Los análisis de Foucault sobre las instituciones disciplinarias, sobre la producción de subjetividades, sobre la relación entre saber y poder, tuvieron en su momento una potencia real. Pero también tuvieron un efecto que hoy ya no puede ocultarse. Al disolver el poder en una red omnipresente de microrelaciones, el poder dejó de tener rostro. Dejó de tener clase. Dejó de tener propietarios. El capital desapareció como sujeto histórico y fue sustituido por una nebulosa de dispositivos, prácticas y discursos. El resultado fue devastador para cualquier proyecto político que aspirara a algo más que a la crítica estética: si el poder está en todas partes, entonces no hay un lugar desde el que organizar su derrocamiento. Solo queda la sospecha permanente, el análisis infinito, la resistencia fragmentaria. Nunca la confrontación estructural.
Ese giro fue celebrado como sofisticación. En realidad fue una renuncia. Mientras se hablaba de cuerpos y discursos, la propiedad seguía intacta. Mientras se analizaban los micropoderes, el capital seguía acumulando. Y lo más revelador es que este tipo de crítica no solo fue tolerada por las universidades, sino promovida. Convertida en canon. Enseñada como pensamiento obligatorio. No porque fuese subversiva, sino porque era compatible con el poder del capital y la sumisión de las clases trabajadoras.
Muchas de estas reflexiones no nacieron en soledad. Las compartí durante años con Carlos París, en conversaciones que acompañaron la escritura de algunos de sus libros. Recuerdo bien su incomodidad ante el entusiasmo acrítico que empezaba a despertar Foucault en ciertos ámbitos universitarios. Aquellas discusiones, atravesadas por lecturas y por una preocupación política común, anticipaban ya el uso que hoy se hace de ese pensamiento como coartada para la impotencia.
Judith Butler recogió ese testigo y lo llevó aún más lejos. Con ella, el conflicto social se desplazó definitivamente del terreno material al simbólico. El género pasó a entenderse como performatividad, la identidad como construcción discursiva, la política como una lucha por el reconocimiento. Durante un tiempo, esto se presentó como la vanguardia de la emancipación. Pero conviene preguntarse,¿qué poder real se pone en cuestión cuando la política se reduce al lenguaje? ¿Qué pierde el capitalismo cuando la batalla se libra casi exclusivamente en el plano de las palabras?
La respuesta es incómoda, pero evidente. El capitalismo puede convivir sin problemas con una crítica centrada en la identidad. Puede incluso beneficiarse de ella. Puede ofrecer reconocimiento sin redistribución, visibilidad sin justicia material, inclusión simbólica sin alterar las condiciones de explotación. Puede financiar cátedras, congresos y políticas públicas “avanzadas” mientras precariza, privatiza y expulsa. No hay contradicción. Hay coherencia.

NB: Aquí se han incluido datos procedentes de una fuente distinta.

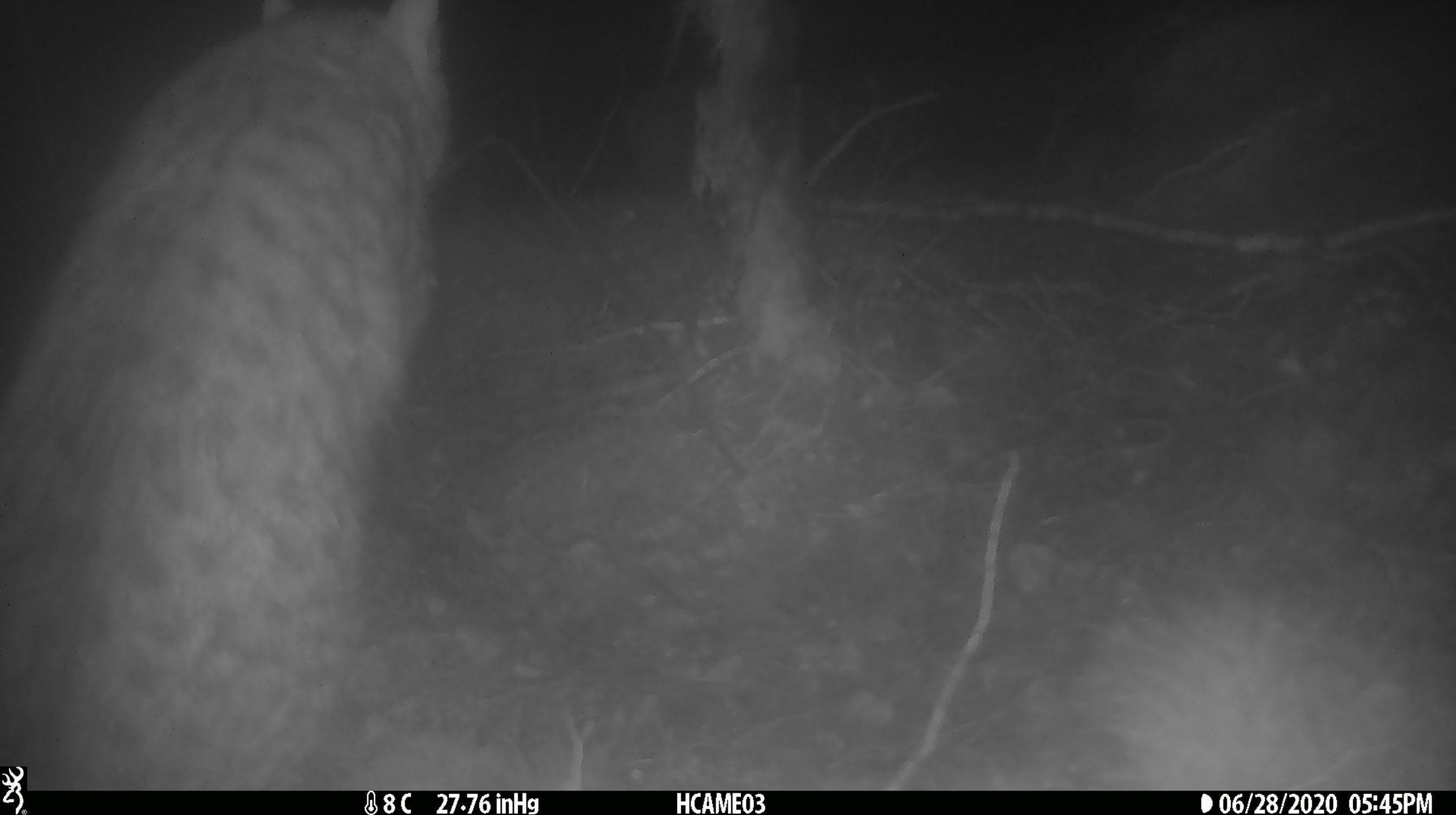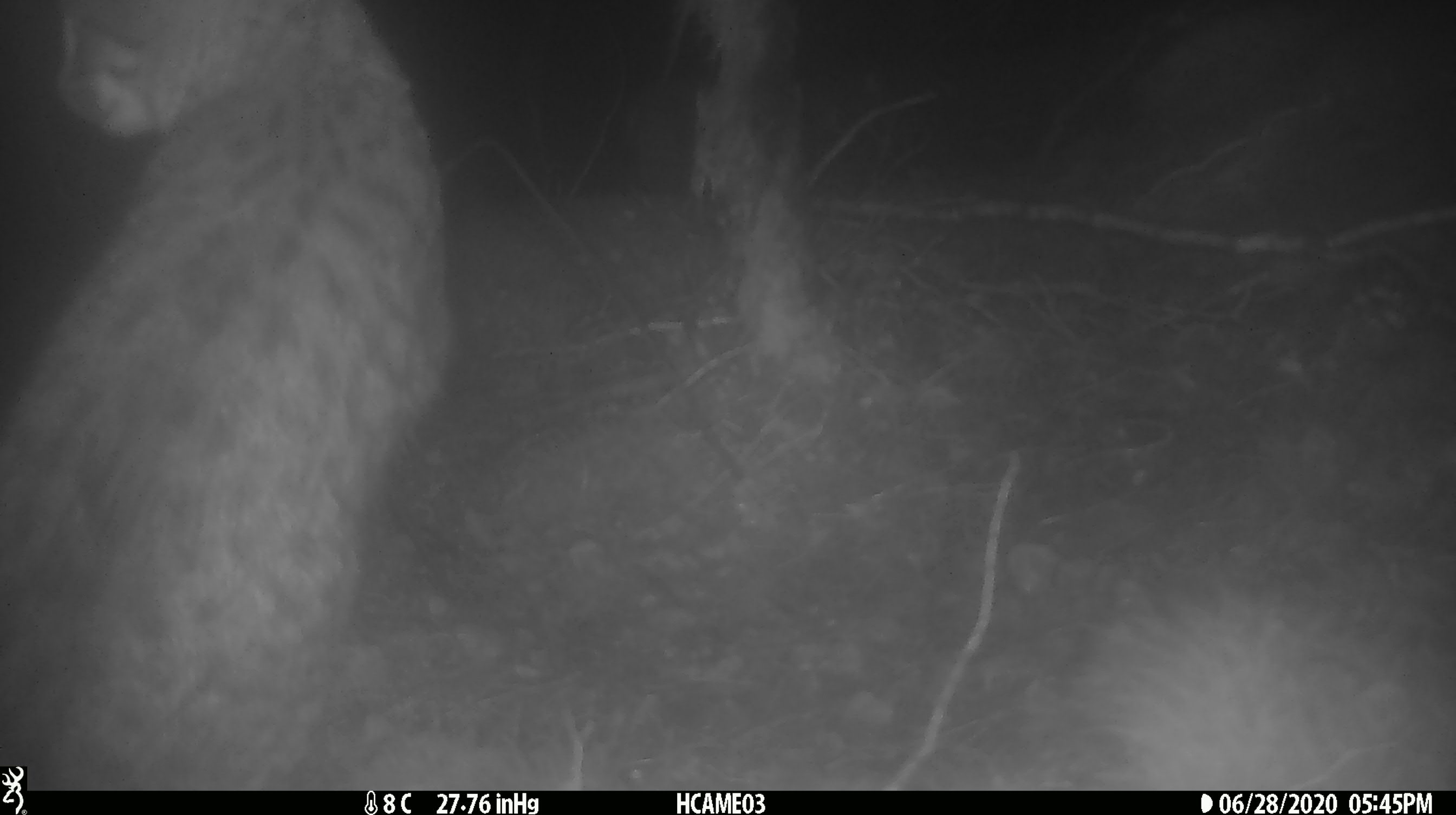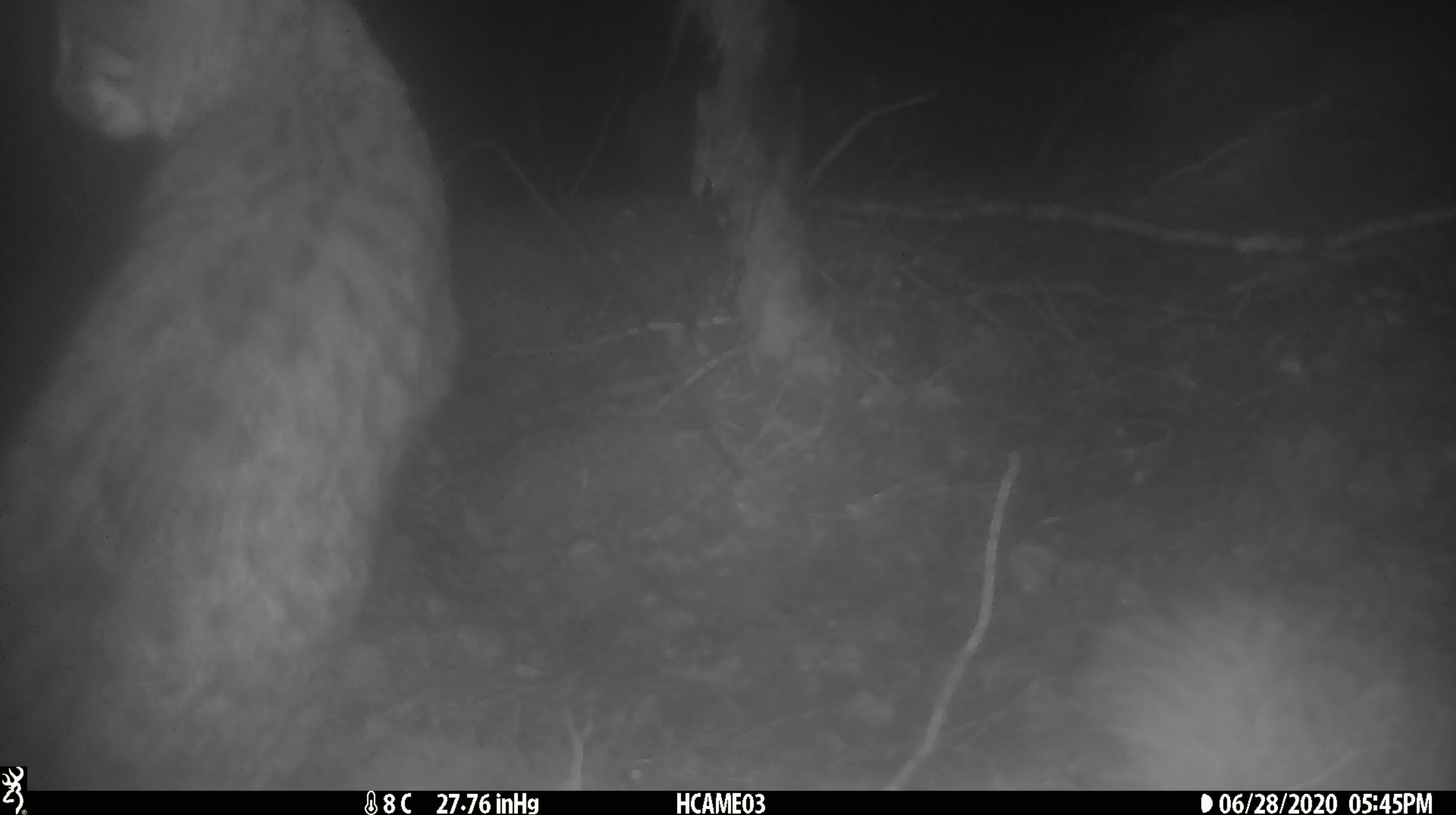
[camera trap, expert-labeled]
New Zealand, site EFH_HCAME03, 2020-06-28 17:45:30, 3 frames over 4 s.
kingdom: Animalia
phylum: Chordata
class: Mammalia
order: Carnivora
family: Felidae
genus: Felis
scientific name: Felis catus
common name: domestic cat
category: cat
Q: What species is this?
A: Cat (domestic cat) (Felis catus).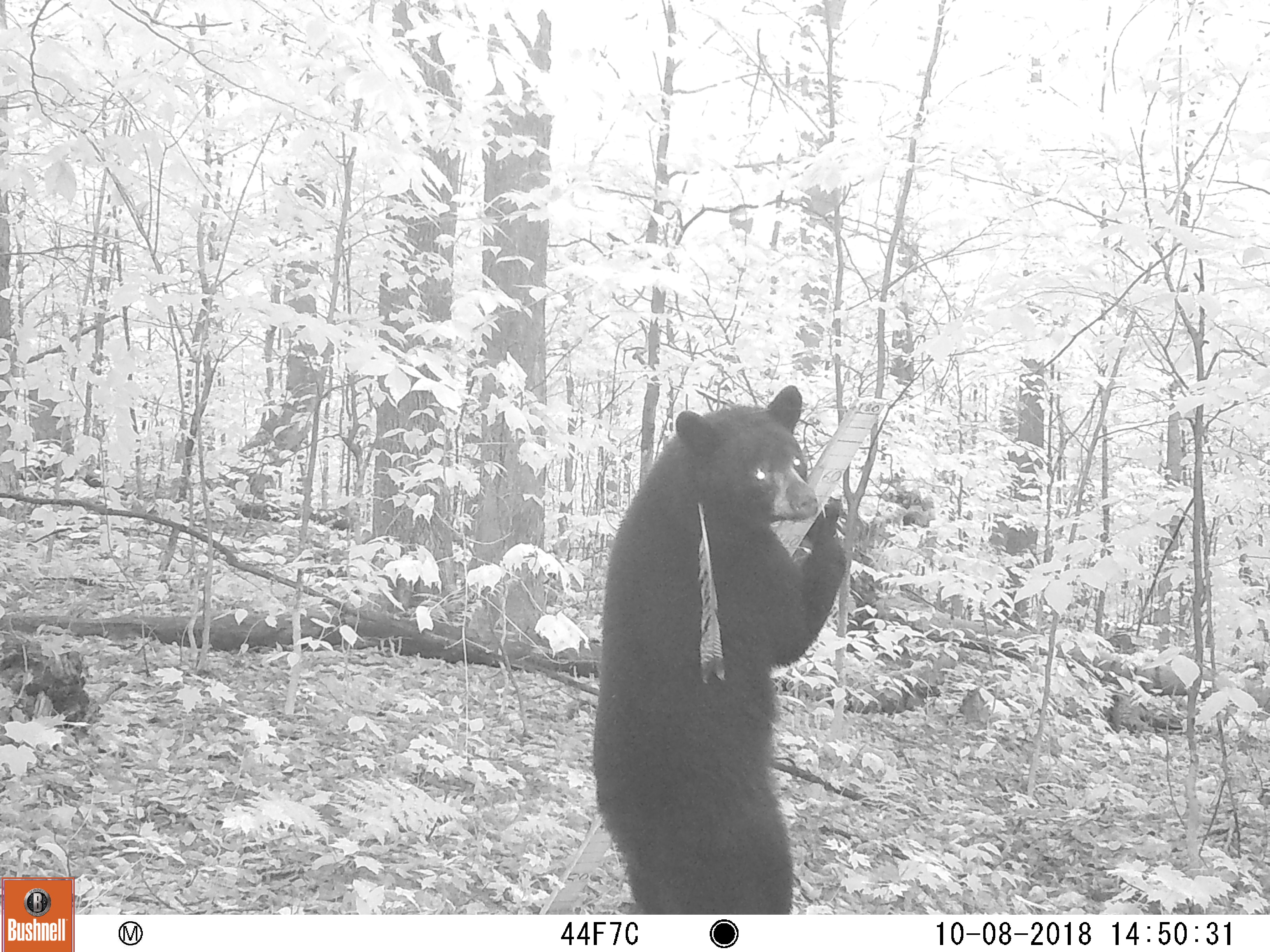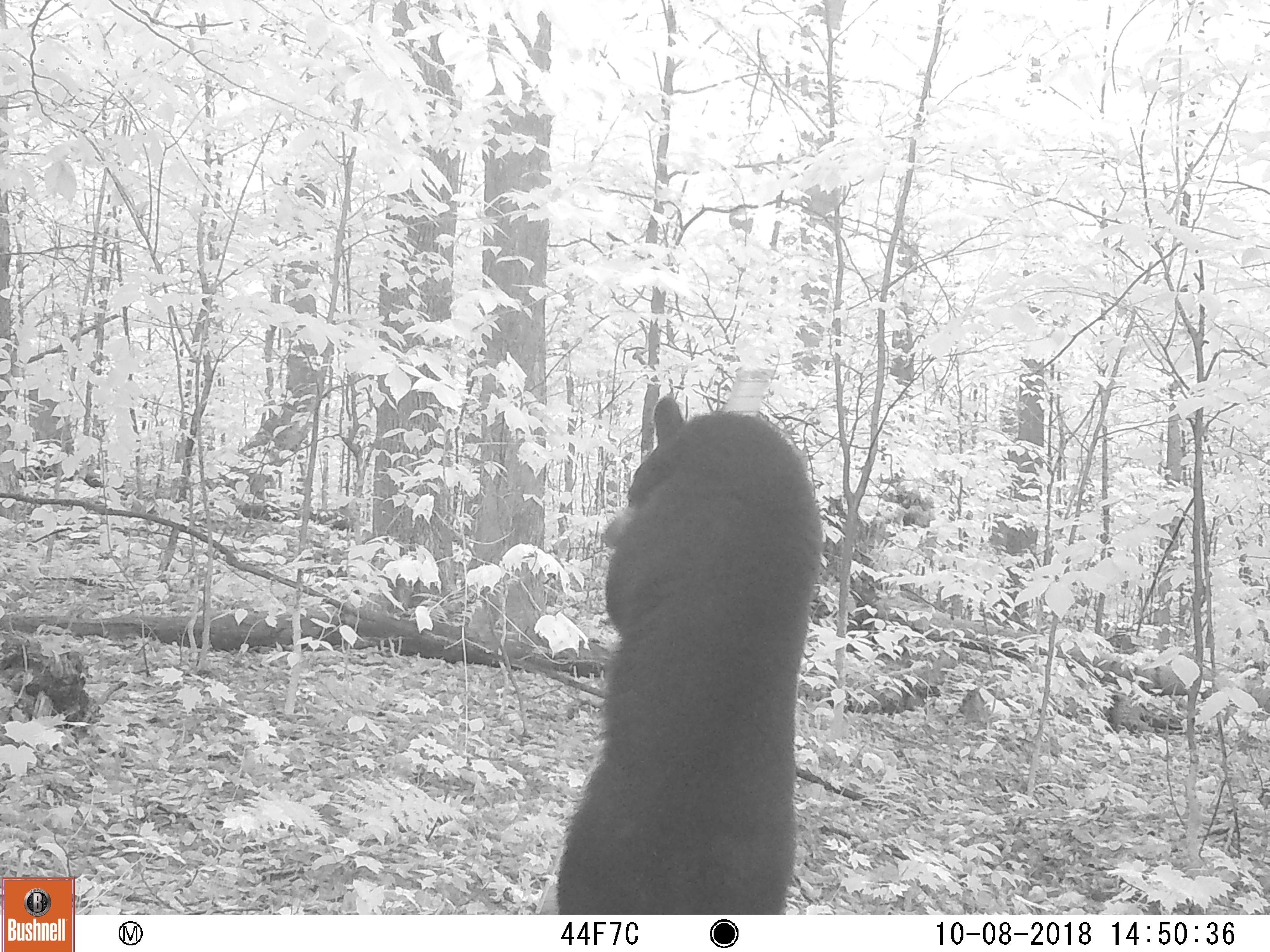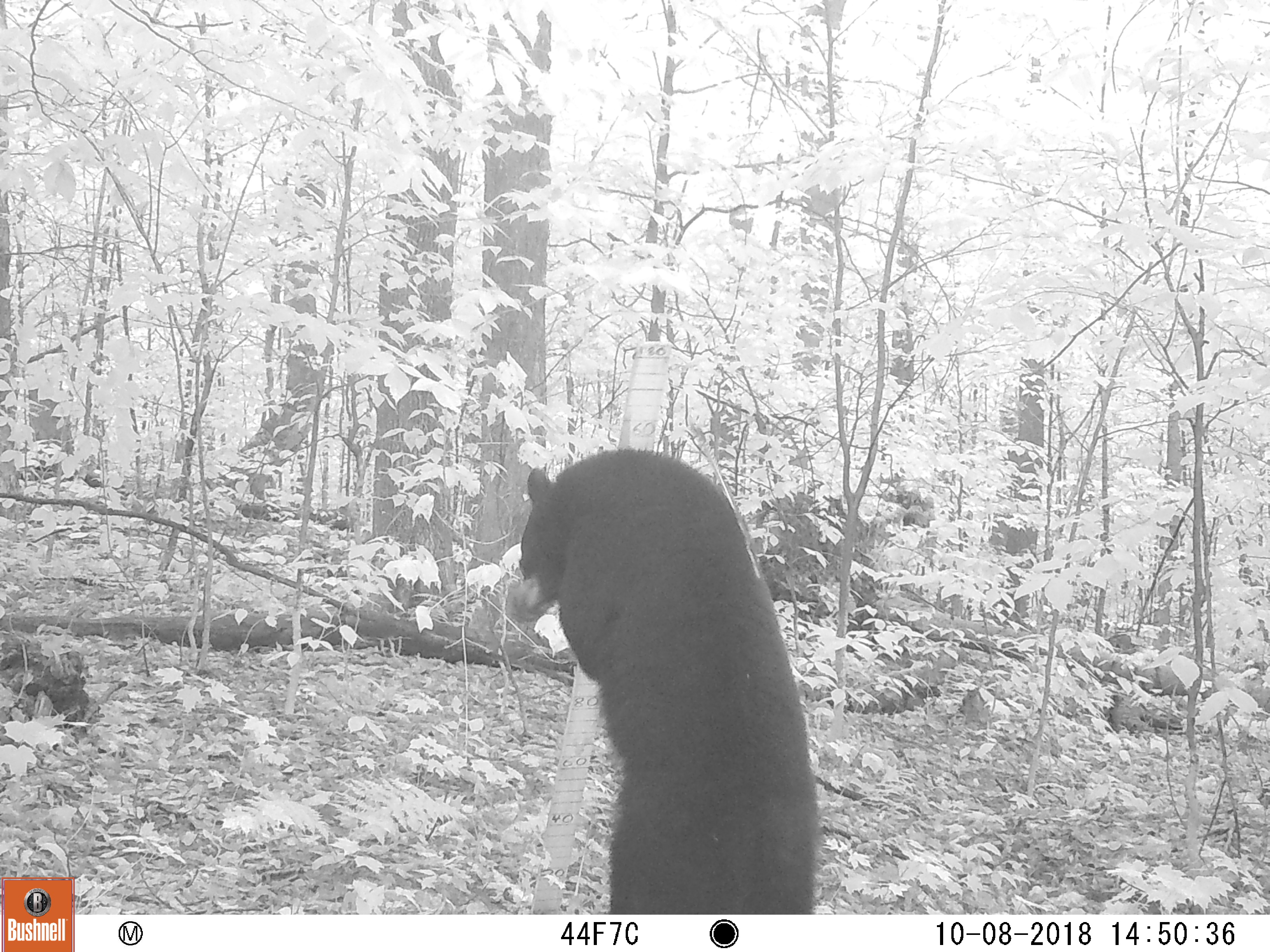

A esto lo llamo, sin rodeos, disidencia controlada. Yo creo que Foucault y Butler han sido agentes conscientes del plan que les ha reportado evidentes beneficios. Si no se tienen conocimientos marxistas pero si mucha ambición y poca firmeza moral, siempre te protegerá el sistema y te proporcionará promoción y premios, porque el sistema selecciona y promociona aquello que le resulta funcional. Como ha explicado con claridad Gabriel Rockhill, la izquierda cultural occidental ha sido canalizada hacia formas de crítica que producen malestar intelectual, pero no poder político; que generan debate, pero no organización; que saturan el espacio público de discurso mientras dejan intactas las estructuras materiales. Mucha crítica. Ningún peligro.
Que Foucault y Butler se hayan convertido en referentes incuestionables de la universidad contemporánea no es una paradoja: es la prueba de su utilidad sistémica. Marx, cuando aparece, lo hace desdentado, reducido a un autor histórico, despojado de su filo político. La economía política se considera vulgar. La clase, un concepto anticuado. En su lugar, se impone una izquierda que discute sin descanso sobre identidades y normas mientras acepta como horizonte indiscutible el orden económico existente.
En el Estado español, esta deriva no se ha quedado en el plano académico. Ha encontrado traducción política en fuerzas como Podemos y en el ecosistema que ha orbitado a su alrededor. No es casual que estas organizaciones hayan abrazado con fervor el marco butleriano. Les permite presentarse como profundamente transformadoras sin tocar el núcleo del poder económico. Les permite convertir la política en una disputa cultural, moralizada, donde el conflicto material queda cuidadosamente desplazado. Les permite gobernar —o cogobernar— sin enfrentarse a quienes realmente mandan.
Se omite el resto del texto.